What’s the Army Foundation College like?

The college is graded ‘outstanding’ by Ofsted but has had some serious problems.

All soldiers starting between age 16 and 17.5 go to the Army Foundation College in Harrogate for their basic training. About 1,300 new soldiers train there every year.

If you join the army for a combat role or logistics, your course is usually a year long, otherwise it’s six months. (Find out more about signing up for a specific army role here.)

What education do I get?

The Army Foundation College is really a military training centre and not like a local community college.

The college has been graded ‘outstanding’ by Ofsted for the welfare support available – but not for the quality of the education, which isn’t part of Ofsted’s inspections there.

The education is quite basic. Most recruits get three subjects to choose from — courses in English, maths and ICT. You study these for up to a day a week in total – the rest of the time is spent in military training.
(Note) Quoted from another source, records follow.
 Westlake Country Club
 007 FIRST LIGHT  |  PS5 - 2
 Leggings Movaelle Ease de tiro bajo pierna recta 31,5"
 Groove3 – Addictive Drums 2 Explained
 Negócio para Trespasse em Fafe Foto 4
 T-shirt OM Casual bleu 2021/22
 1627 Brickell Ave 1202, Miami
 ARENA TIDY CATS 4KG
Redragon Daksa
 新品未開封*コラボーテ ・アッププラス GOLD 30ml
And is the welfare ‘outstanding’?

There have been many complaints that staff have abused recruits:

  • 75 internal complaints of violence against recruits by college staff have been recorded since 2014, according to the army.
  • In 2021 alone, investigations were opened into sexual offences against 22 recruits at the Army Foundation College, according to the Ministry of Defence. Three of the accused were members of college staff, one of whom was convicted in 2023 of sexual offences at the college over ten months.
  • In a 13-month period between 2022 and 2023, police records show 13 sexual offences at the Army Foundation College, including nine of rape.
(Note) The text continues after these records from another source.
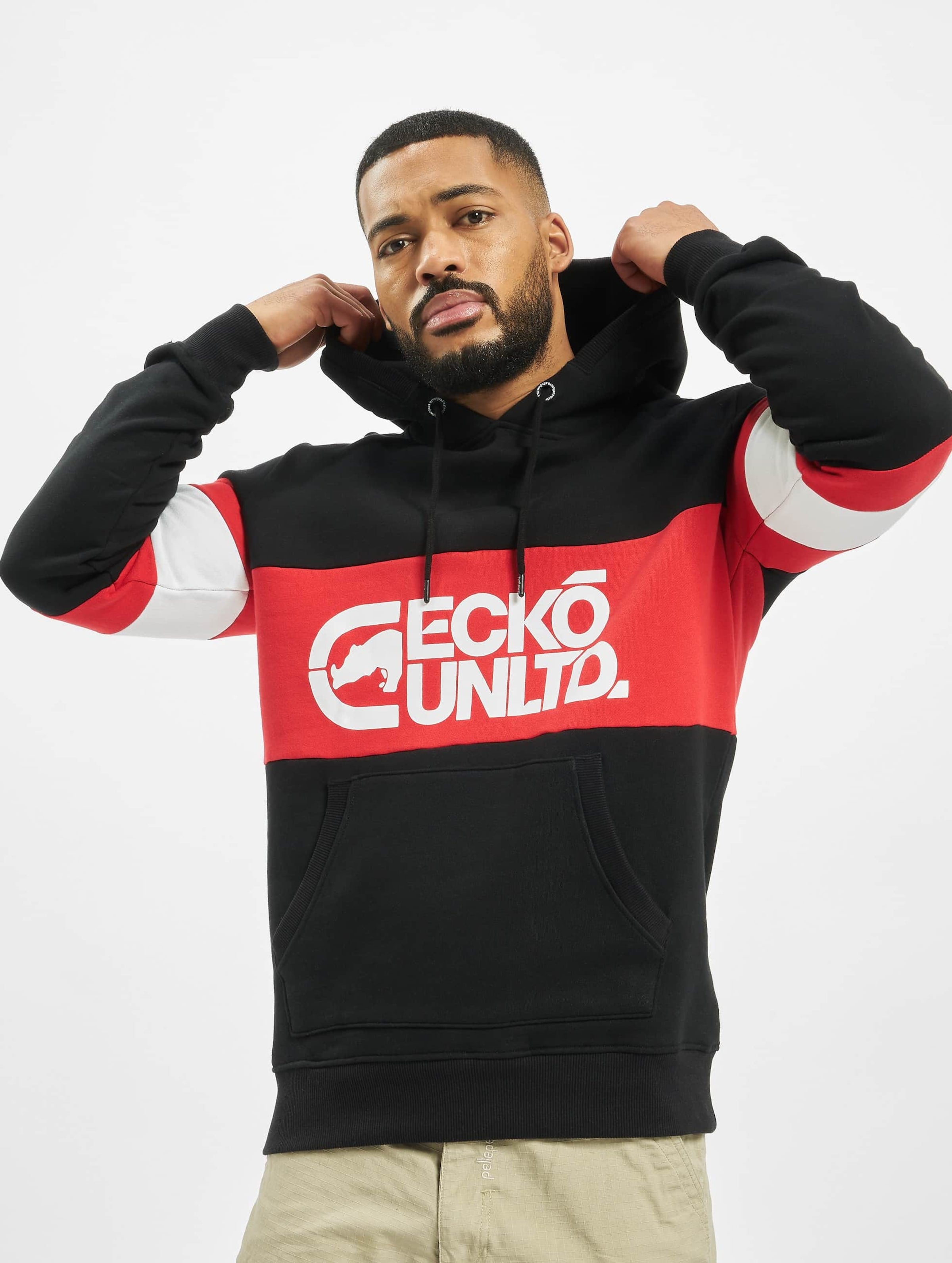 Ecko Unltd. Flagship Hoody-151121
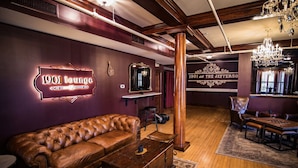 Hall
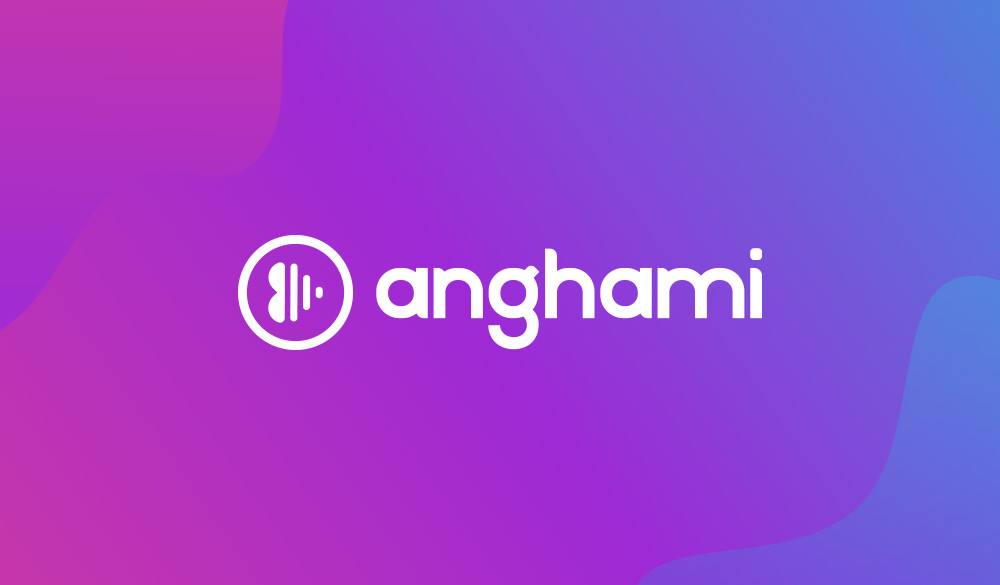 anghami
Ofsted has not mentioned this in its reports, but you can check the facts here, here, here, and here.

What’s daily life like?

When you arrive your mobile is taken off you. For the first six weeks you’re not allowed to leave the base or have any visitors. The only contact you’re allowed is one short phone call a day (your phone is given back to you for an hour or so in the evening). After the first six weeks there’s a bit more freedom.

At the beginning, a lot of the time is spent in physical training and drill (standing to attention, marching). You’ll go off base a couple of times for military exercises and end the course with a week-long ‘battle camp’. You finish off with a passing-out parade for the parents. Then you go to another training centre for your ‘Phase 2’ training, which is specific to the army role you signed up for.

Find out more about army training here.

What do recruits think of it?

Some recruits love it, some hate it. About a third of recruits leave the army during the course, or are thrown out by the army (e.g. for injury or bad behaviour).

The good news is that if you want to leave then you can — as long as you haven’t turned 18 (or, if you have turned 18, you haven’t yet been in the army for six months).

Find out more about when you can and can’t leave the army here.

What’s the Army Foundation College like for girls?

9 in every 10 recruits at the college are boys, so girls are quite a small minority.

Girls train together in single-sex sections/platoons and live in single-sex dorms.

Unfortunately, girls do experience sexual harassment and sometimes worse. A survey of girls at the college in 2020 found that half (48%) had experienced this kind of treatment while training.